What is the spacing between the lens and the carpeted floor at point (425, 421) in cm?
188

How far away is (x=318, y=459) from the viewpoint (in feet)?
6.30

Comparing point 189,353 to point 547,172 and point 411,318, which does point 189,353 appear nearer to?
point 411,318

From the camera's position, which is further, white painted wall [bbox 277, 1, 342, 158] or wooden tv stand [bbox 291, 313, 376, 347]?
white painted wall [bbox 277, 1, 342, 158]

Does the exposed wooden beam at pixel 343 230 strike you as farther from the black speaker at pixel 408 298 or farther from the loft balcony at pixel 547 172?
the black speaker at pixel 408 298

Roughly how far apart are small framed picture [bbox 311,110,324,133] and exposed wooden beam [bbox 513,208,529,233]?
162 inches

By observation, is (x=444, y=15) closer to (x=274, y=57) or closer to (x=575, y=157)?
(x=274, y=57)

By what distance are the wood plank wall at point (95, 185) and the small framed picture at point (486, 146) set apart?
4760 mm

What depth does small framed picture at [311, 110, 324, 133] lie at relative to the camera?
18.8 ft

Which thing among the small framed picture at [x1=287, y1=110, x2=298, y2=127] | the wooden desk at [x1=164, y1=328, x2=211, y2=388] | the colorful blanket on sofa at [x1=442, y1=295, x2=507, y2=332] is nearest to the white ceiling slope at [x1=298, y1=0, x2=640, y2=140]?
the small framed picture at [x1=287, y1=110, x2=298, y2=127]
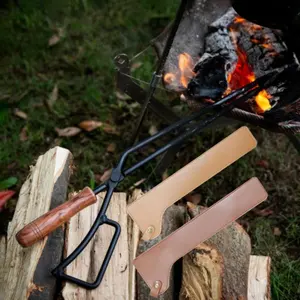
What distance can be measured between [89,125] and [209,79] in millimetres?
776

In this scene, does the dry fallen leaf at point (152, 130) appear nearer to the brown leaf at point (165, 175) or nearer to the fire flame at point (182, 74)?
the brown leaf at point (165, 175)

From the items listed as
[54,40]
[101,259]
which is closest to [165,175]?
[101,259]

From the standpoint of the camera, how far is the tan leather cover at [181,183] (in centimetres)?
130

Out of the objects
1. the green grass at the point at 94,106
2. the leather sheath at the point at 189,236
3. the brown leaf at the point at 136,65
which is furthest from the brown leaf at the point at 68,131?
the leather sheath at the point at 189,236

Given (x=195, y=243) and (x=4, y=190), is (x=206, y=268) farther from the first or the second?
(x=4, y=190)

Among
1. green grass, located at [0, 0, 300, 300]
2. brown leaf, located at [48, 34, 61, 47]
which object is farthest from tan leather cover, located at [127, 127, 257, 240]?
brown leaf, located at [48, 34, 61, 47]

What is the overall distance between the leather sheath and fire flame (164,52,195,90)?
25.3 inches

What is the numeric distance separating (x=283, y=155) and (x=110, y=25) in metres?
1.28

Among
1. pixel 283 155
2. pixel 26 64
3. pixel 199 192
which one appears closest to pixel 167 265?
pixel 199 192

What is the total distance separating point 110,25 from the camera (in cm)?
280

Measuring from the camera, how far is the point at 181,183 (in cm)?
135

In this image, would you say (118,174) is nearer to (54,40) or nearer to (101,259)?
(101,259)

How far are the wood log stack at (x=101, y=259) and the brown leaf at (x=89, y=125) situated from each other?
772 millimetres

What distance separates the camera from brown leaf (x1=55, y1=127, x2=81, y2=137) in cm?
231
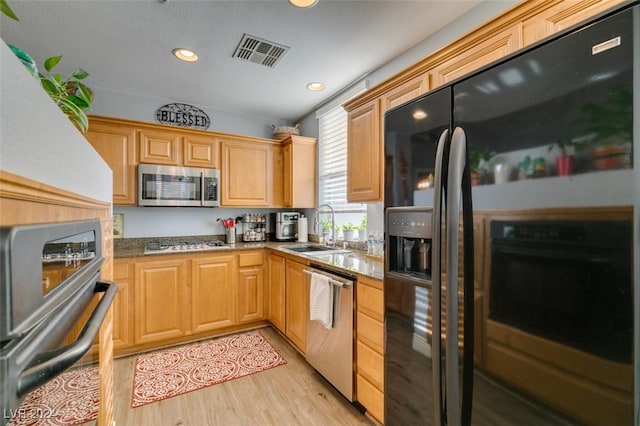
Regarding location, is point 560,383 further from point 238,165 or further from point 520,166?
point 238,165

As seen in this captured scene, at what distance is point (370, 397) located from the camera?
1.71 metres

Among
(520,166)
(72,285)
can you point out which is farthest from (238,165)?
(520,166)

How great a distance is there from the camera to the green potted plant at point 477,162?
0.89 metres

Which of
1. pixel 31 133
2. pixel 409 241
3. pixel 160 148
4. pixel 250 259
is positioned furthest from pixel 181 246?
pixel 31 133

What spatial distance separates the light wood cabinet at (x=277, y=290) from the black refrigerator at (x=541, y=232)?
6.42 ft

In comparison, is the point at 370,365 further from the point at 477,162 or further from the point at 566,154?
the point at 566,154

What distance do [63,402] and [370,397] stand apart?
1.51 meters

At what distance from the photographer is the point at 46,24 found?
78.1 inches

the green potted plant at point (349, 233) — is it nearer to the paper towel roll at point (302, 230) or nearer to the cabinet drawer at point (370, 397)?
the paper towel roll at point (302, 230)

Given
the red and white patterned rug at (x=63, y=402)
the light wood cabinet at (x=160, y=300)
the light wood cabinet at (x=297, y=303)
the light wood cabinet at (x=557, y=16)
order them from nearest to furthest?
the red and white patterned rug at (x=63, y=402) → the light wood cabinet at (x=557, y=16) → the light wood cabinet at (x=297, y=303) → the light wood cabinet at (x=160, y=300)

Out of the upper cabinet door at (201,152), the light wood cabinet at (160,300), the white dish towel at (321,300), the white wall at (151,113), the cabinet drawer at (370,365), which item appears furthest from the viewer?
the upper cabinet door at (201,152)

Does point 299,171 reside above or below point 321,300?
above

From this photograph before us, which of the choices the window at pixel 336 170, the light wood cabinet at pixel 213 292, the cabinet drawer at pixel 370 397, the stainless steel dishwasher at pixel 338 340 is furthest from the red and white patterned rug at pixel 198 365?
the window at pixel 336 170

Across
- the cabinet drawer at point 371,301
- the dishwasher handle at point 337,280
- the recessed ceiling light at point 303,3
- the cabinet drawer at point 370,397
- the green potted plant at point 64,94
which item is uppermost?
the recessed ceiling light at point 303,3
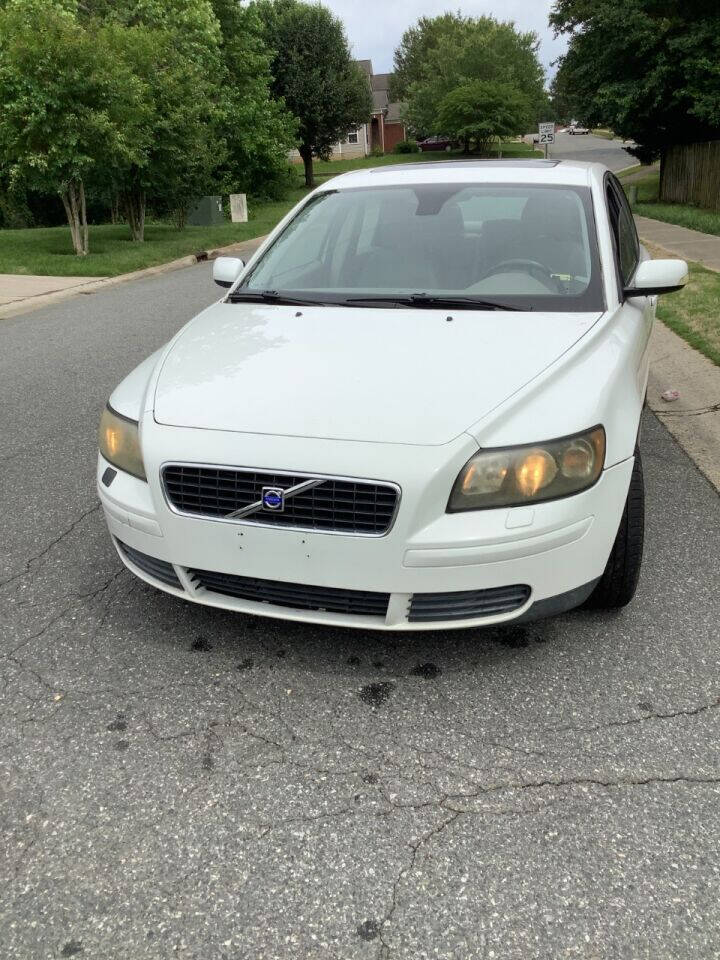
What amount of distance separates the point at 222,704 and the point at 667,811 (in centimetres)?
137

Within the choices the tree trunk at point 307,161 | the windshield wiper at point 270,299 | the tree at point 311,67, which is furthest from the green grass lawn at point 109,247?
the tree trunk at point 307,161

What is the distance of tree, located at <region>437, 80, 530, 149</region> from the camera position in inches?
2325

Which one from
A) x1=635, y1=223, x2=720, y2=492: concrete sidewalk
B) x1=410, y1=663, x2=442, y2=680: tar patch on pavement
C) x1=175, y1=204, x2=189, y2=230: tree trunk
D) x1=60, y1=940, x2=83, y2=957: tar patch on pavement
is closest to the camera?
x1=60, y1=940, x2=83, y2=957: tar patch on pavement

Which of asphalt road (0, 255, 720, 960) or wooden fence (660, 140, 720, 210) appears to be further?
wooden fence (660, 140, 720, 210)

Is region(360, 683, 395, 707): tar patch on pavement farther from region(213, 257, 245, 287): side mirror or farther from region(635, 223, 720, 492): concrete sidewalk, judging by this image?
region(635, 223, 720, 492): concrete sidewalk

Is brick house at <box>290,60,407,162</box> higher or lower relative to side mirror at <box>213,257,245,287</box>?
higher

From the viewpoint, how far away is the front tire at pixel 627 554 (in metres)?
2.96

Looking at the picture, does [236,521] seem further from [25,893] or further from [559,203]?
[559,203]

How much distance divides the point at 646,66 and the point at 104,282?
16968mm

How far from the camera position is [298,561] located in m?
2.59

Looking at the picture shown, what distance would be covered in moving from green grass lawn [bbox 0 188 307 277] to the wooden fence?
39.1ft

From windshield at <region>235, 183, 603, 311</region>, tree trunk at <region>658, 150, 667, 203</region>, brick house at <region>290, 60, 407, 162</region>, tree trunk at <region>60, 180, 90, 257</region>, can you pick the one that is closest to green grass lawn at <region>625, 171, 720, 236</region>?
tree trunk at <region>658, 150, 667, 203</region>

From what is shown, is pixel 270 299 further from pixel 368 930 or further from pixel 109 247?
pixel 109 247

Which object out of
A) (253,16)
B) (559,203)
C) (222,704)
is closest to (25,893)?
(222,704)
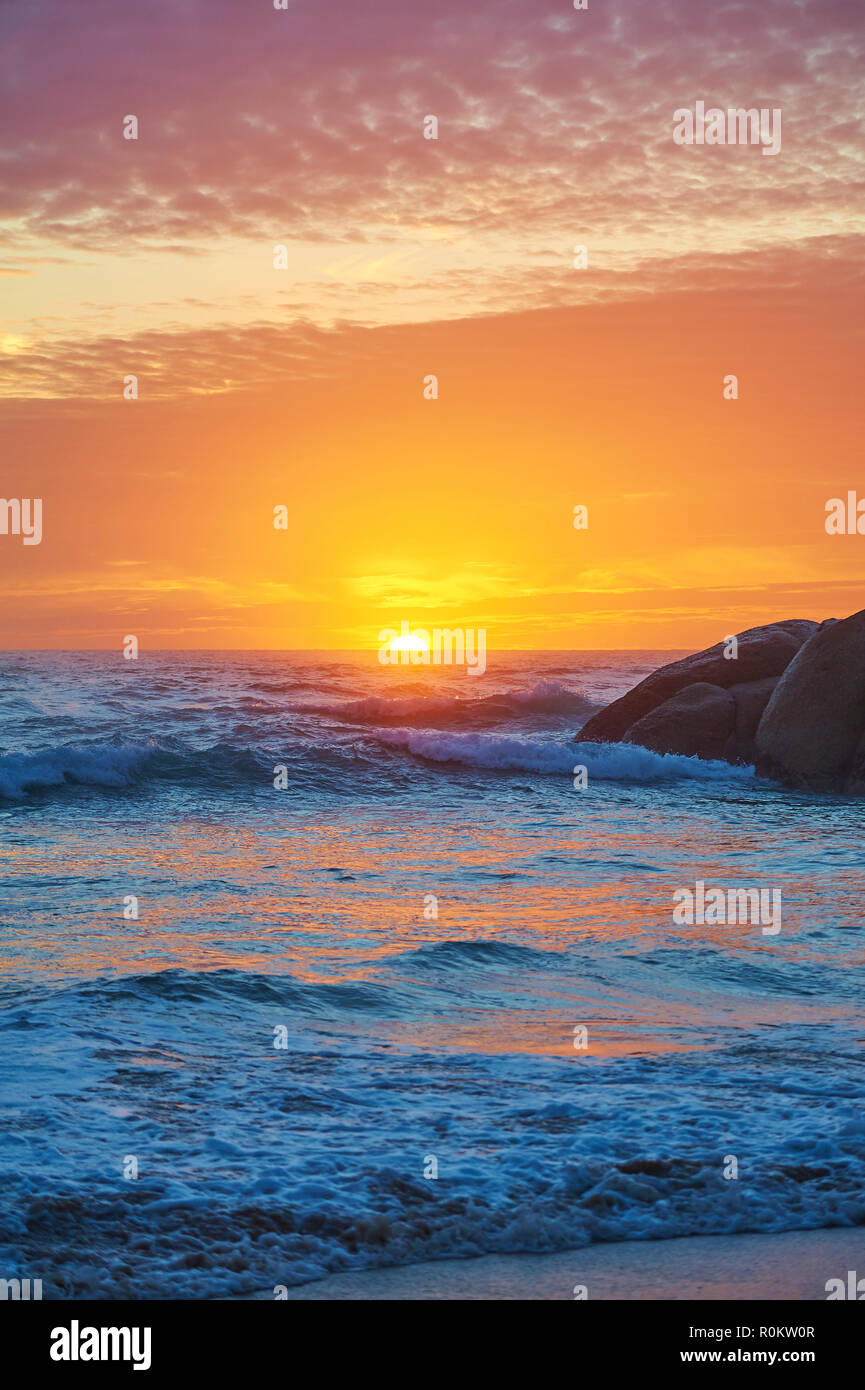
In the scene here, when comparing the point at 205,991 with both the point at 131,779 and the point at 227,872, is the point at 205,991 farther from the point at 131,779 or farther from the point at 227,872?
the point at 131,779

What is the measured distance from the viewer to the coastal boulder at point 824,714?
21.2 m

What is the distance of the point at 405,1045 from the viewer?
7.46m

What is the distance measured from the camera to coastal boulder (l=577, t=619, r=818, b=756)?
2480 centimetres

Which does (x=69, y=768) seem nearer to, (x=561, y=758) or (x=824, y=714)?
(x=561, y=758)

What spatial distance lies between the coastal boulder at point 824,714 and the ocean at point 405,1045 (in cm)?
373

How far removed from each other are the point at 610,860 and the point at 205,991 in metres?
7.11

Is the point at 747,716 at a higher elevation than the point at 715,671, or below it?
below

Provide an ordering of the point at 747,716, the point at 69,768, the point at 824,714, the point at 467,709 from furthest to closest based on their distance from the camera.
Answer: the point at 467,709 → the point at 747,716 → the point at 69,768 → the point at 824,714

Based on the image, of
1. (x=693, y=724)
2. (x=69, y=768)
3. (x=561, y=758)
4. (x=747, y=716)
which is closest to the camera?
(x=69, y=768)

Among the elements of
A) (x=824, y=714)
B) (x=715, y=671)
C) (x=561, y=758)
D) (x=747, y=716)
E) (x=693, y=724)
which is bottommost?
(x=561, y=758)

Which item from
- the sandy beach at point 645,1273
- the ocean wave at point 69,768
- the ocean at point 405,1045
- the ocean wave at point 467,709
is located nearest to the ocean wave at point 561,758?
the ocean wave at point 467,709

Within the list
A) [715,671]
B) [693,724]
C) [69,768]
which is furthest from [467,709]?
[69,768]

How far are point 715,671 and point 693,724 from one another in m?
1.57
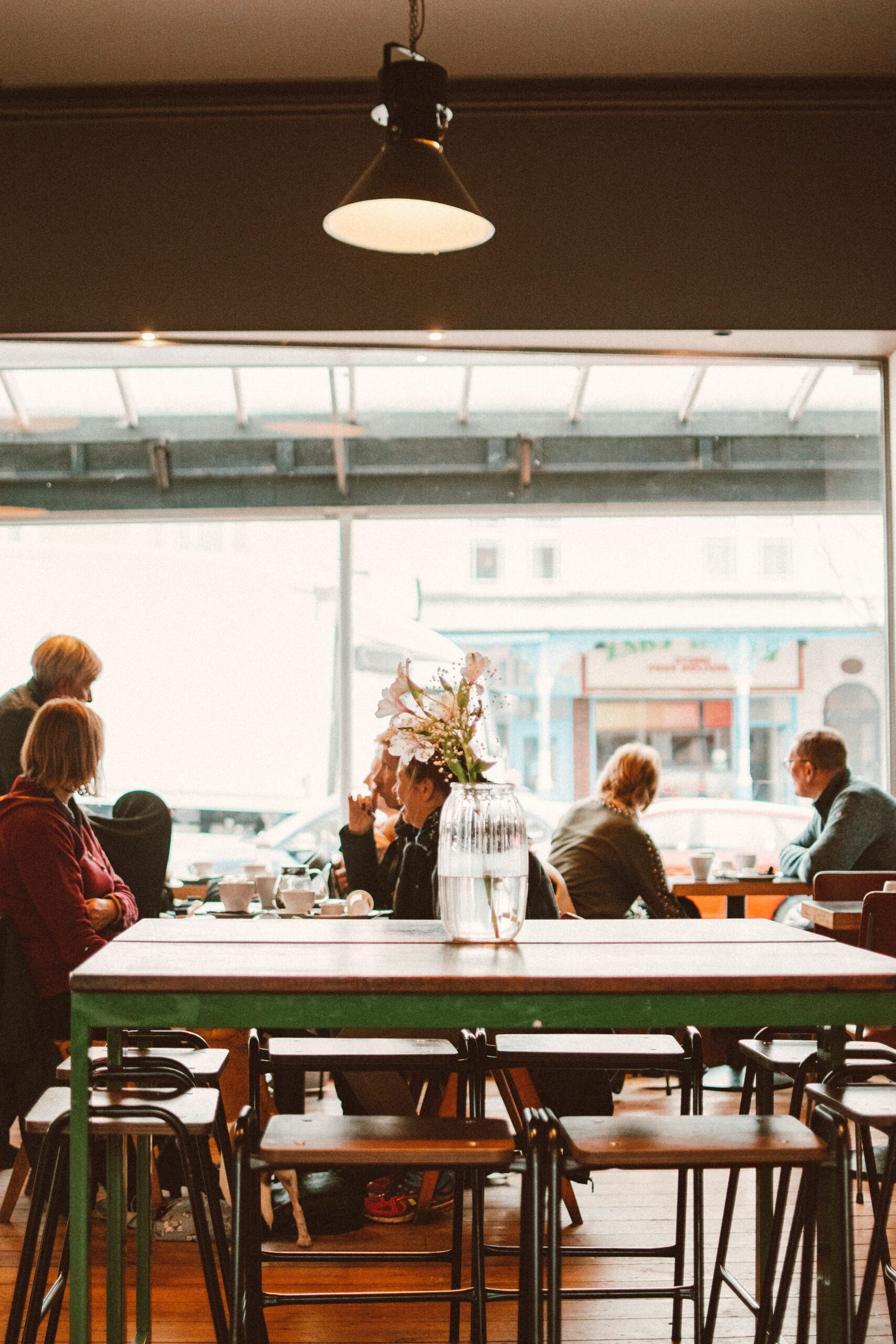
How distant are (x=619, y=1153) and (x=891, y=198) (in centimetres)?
381

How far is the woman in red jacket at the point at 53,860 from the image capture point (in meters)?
3.23

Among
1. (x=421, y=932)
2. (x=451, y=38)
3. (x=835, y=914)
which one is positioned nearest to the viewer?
(x=421, y=932)

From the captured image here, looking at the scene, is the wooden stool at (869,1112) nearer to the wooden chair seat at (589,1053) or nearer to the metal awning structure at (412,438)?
the wooden chair seat at (589,1053)

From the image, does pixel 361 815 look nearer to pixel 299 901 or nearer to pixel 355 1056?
pixel 299 901

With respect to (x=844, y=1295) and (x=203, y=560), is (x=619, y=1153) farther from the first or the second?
(x=203, y=560)

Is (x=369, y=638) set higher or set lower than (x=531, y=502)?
lower

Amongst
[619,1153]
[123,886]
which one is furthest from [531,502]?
[619,1153]

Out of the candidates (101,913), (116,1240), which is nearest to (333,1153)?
(116,1240)

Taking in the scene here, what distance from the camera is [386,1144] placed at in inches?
77.7

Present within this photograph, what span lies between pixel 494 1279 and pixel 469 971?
56.9 inches

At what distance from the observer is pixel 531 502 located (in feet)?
19.3

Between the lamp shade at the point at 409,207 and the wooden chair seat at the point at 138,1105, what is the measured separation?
1.86 meters

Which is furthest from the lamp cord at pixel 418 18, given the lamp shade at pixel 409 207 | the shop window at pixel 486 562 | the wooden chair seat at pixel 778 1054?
the wooden chair seat at pixel 778 1054

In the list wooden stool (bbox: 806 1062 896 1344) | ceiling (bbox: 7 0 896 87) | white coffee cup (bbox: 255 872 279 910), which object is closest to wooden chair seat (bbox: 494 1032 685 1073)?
wooden stool (bbox: 806 1062 896 1344)
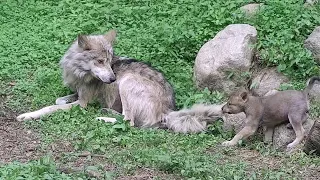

:: Exercise ::
Write out the records word for word, from the line that contains "How distant are" through the end of the records, leaving the pictures out.

:: Full output ::
How distant are (x=619, y=1153) and (x=891, y=198) (in centimetres)?
381

How far is the woman in red jacket at the point at 53,860 from the image capture point (in meters)?
3.23

Among
1. (x=421, y=932)
2. (x=451, y=38)
3. (x=835, y=914)
which one is positioned nearest to the viewer?
(x=421, y=932)

From the captured image here, looking at the scene, is the wooden stool at (869,1112) nearer to the wooden chair seat at (589,1053) or nearer to the metal awning structure at (412,438)?
the wooden chair seat at (589,1053)

From the image, does pixel 361 815 look nearer to pixel 299 901 or nearer to pixel 355 1056?
pixel 299 901

With respect to (x=844, y=1295) and (x=203, y=560), is (x=619, y=1153) farther from the first or the second?
(x=203, y=560)

Is (x=369, y=638) set higher or set lower than (x=531, y=502)?
lower

Amongst
[619,1153]
[123,886]
which one is furthest from [531,502]?
[619,1153]

Out of the candidates (101,913), (116,1240), which is nearest to (333,1153)?
(116,1240)

Taking in the scene here, what distance from the camera is [386,1144] placed at in inches?
77.7

Present within this photograph, what span lies between pixel 494 1279 and pixel 469 971?
56.9 inches

At what distance from the observer is pixel 531 502 located (in feet)?
19.3

Between the lamp shade at the point at 409,207 and the wooden chair seat at the point at 138,1105, what is the measured separation?
1.86 meters

Which is furthest from the lamp cord at pixel 418 18, given the lamp shade at pixel 409 207 | the shop window at pixel 486 562 | the wooden chair seat at pixel 778 1054?
the wooden chair seat at pixel 778 1054

In the list wooden stool (bbox: 806 1062 896 1344) | ceiling (bbox: 7 0 896 87) | white coffee cup (bbox: 255 872 279 910), which object is closest to wooden chair seat (bbox: 494 1032 685 1073)?
wooden stool (bbox: 806 1062 896 1344)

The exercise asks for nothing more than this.